Esto se observa también en lo referente a la brecha de desigualdad que sigue existiendo en el ámbito del empleo. “Según datos de Eurostat, España tiene la segunda tasa más alta de desempleo femenino en la Unión Europea”, advierte Cáritas. El Informe Foessa, afirma que “el 95% de las personas que cuentan con trabajo a tiempo parcial para poder dedicarse al cuidado son mujeres, lo que supone no sólo un freno en sus carreras laborales, sino el acceso a empleos con salarios y pensiones más bajos”.

Además, “la desigualdad de género es, en no pocas ocasiones, el motivo que empuja a las mujeres a empezar un proyecto migratorio”. A eso se suma, que “las consecuencias de las violencias en las mujeres a las que acompañamos cada día en todo el país a través de nuestra red de recursos de apoyo y escucha tienen un efecto desgarrador: graves dificultades de acceso a una vida digna y escasas oportunidades de elegir su propio proyecto vital por las barreras que impiden su desarrollo personal y laboral”, señalan desde la experiencia que se vive cada día en los centros de Cáritas.

La experiencia

Hace unos hacíamos en el colegio en el que estaba una actividad de sensibilización sobre la realidad más cercana de la pobreza. Los chicos que querían pasaban una noche en el colegio durmiendo entre cartones, nada de camas o sacos de dormir. Cada uno durante el día trataba de buscar en las diferentes tiendas algunos cartones que pudieran hacer la noche de invierno un poco más llevadera. Los de frigoríficos o de bicicletas eran los más cotizados. La experiencia está publicada en el libro de Xulio César Iglesias Blanco titulado ‘Buenas prácticas en pastoral escolar’ (PPC, 2016).

Con la ayuda de algunos chicos mayores teníamos un juego de rol para conocer las historias de quienes estaban en el albergue de Cáritas de la localidad y con los que colaborábamos en alguna campaña tratando de conseguir mantas, ropa de abrigo o útiles de aseo… Una forma de familiarizarse y de pensar en las necesidades de quien vive en la calle poniéndose en su mente.

Como preparación a la noche también veíamos juntos y comentábamos la primera de las ediciones del programa ’21 días’ con Samanta Villar que se llamaba precisamente ’21 días entre cartones’. Una escena llamaba siempre la atención de los alumnos y lo comentaban siempre cuando al día siguiente hablaban de la experiencia de dormir entre cartones a sus compañeros de clase. Es un momento cuando, tras no ver mujeres pasando la noche en la calle, un grupo de chicos que están de fiesta por una de las calles cercanas a las Plaza Mayor de Madrid, por el simple hecho de hacer una gracia le dan unas patadas a los cartones en los que duerme la presentadora. Solo por el hecho de ser una mujer, perciben una debilidad… La vida en la calle es el doble de dura para una mujer sintecho.
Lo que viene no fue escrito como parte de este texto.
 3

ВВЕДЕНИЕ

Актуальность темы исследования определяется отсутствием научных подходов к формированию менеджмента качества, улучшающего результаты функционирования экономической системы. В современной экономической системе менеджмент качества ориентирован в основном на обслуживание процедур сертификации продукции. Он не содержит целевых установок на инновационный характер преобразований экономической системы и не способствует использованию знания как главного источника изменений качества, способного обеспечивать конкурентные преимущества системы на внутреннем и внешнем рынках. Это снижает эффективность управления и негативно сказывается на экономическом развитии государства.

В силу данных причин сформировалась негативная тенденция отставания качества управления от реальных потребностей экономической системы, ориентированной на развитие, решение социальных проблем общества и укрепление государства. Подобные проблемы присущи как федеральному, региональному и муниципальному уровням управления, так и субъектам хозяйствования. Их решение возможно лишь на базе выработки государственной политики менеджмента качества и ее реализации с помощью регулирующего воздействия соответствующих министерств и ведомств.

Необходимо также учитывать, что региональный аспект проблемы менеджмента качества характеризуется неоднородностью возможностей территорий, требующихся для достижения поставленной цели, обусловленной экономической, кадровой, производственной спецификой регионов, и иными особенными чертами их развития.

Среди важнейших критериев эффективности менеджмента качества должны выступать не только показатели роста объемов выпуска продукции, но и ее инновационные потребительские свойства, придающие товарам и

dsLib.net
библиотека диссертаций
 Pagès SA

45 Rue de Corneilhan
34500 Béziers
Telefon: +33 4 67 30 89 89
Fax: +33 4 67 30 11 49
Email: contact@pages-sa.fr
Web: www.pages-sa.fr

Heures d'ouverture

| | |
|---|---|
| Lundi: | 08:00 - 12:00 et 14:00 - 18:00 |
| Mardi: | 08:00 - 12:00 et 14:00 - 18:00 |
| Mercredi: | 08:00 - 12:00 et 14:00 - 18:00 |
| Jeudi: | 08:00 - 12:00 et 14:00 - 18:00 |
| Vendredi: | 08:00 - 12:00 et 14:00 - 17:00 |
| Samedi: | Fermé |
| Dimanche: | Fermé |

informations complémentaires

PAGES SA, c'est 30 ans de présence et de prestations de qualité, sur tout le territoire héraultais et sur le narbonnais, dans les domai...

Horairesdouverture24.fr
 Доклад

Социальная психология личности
Ante hechos así, habría que recordar las palabras del papa Francisco en su homilía del pasado 1 de enero, cuando denunciaba que “toda violencia infligida a la mujer es una profanación de Dios”. O hace un año, cuando el 7 de enero de 2019 en el Discurso de Año Nuevo al cuerpo diplomático, el pontífice recordaba que “ante el flagelo del abuso físico y psicológico causado a las mujeres, es urgente volver a encontrar formas de relaciones justas y equilibradas, basadas en el respeto y el reconocimiento mutuos, en las que cada uno pueda expresar su identidad de manera auténtica”.